Problem to work on | What you should give back is a precise copy of the lines below from the one containing "如何将html代码插入到word中" through the one containing "Omslag van Jong", with no pictures.

Data to use |
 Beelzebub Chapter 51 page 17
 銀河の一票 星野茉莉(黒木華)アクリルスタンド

* * *

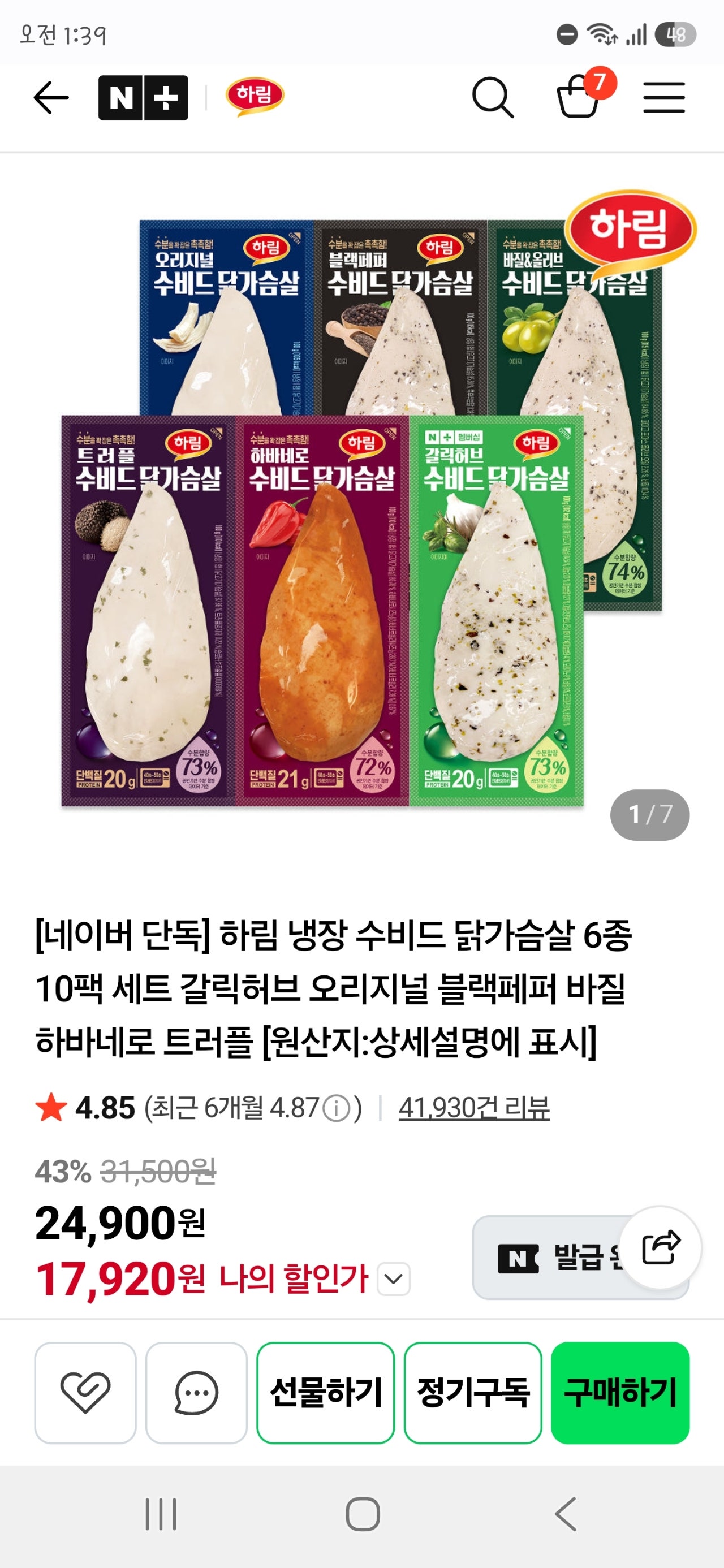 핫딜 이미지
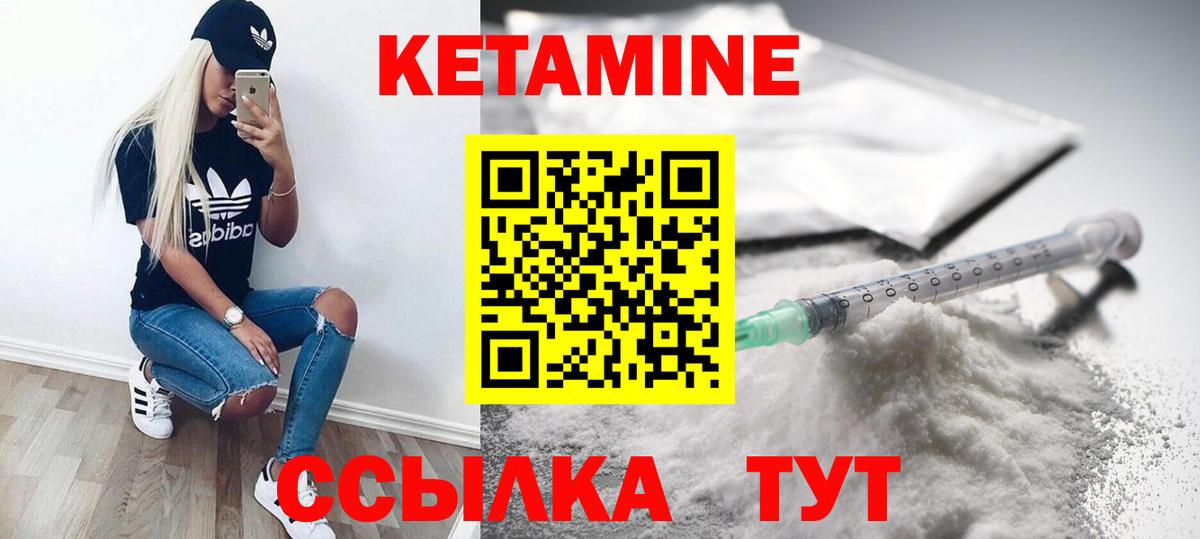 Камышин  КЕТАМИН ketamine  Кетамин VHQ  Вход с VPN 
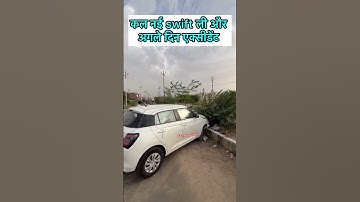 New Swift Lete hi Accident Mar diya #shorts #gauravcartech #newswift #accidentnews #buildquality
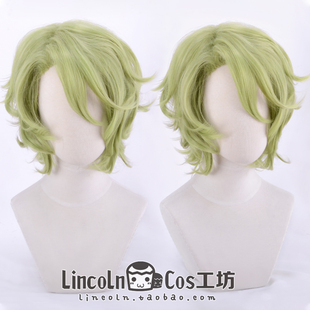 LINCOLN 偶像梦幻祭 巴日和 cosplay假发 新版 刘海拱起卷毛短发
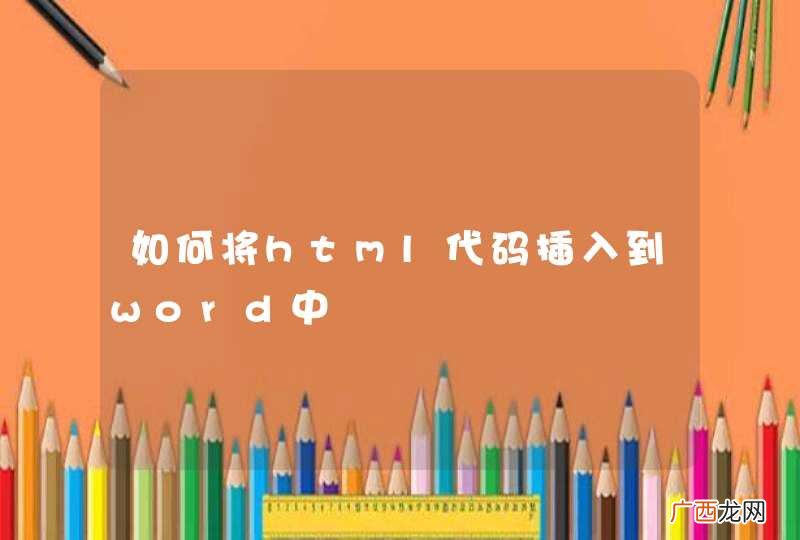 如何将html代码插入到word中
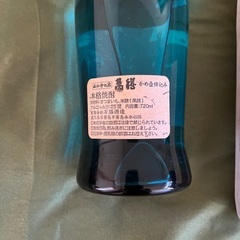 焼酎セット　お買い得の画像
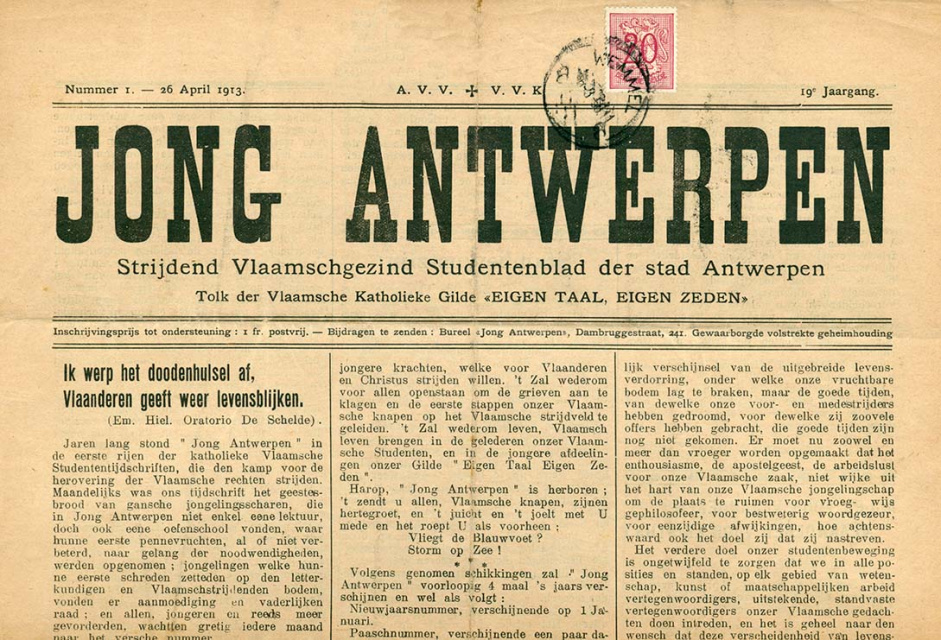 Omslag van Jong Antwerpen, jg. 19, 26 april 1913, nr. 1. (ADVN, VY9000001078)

...

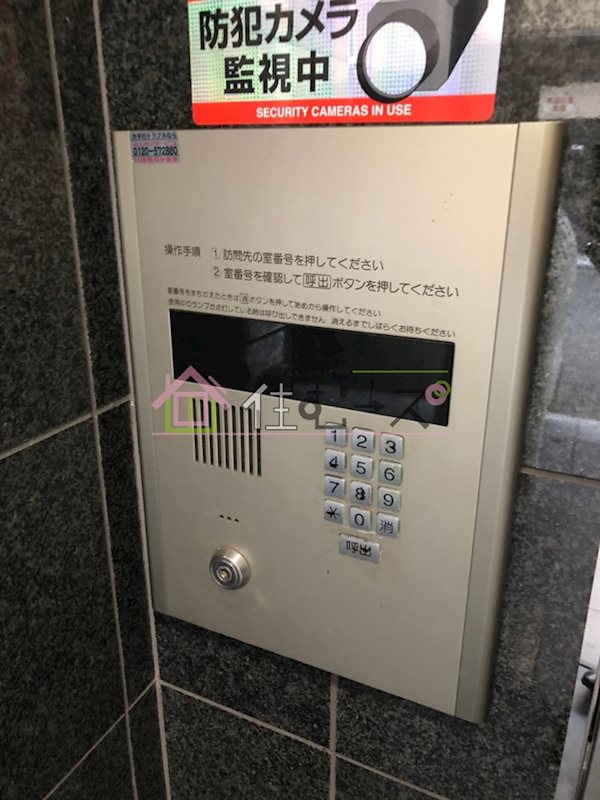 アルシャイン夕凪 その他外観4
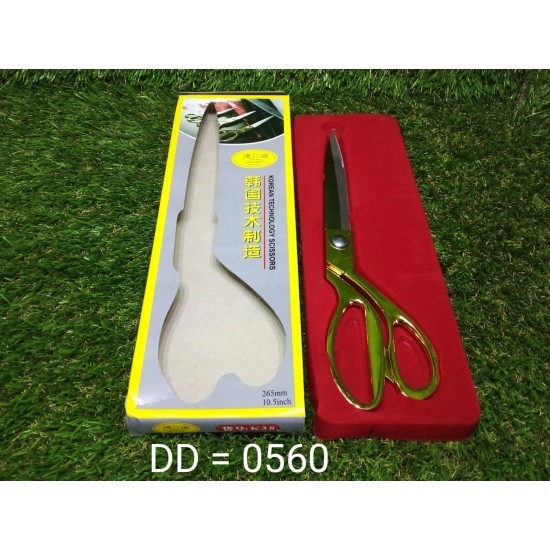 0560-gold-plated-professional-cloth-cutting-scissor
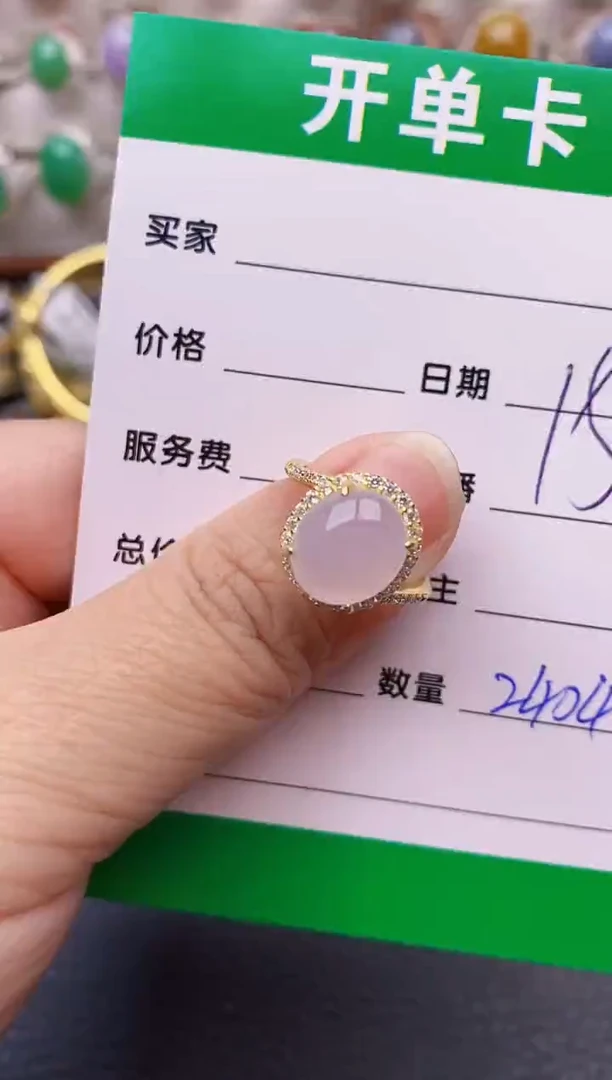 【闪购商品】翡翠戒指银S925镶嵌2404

Answer section |
 如何将html代码插入到word中
 焼酎セット　お買い得の画像
 Omslag van Jong Antwerpen, jg. 19, 26 april 1913, nr. 1. (ADVN, VY9000001078)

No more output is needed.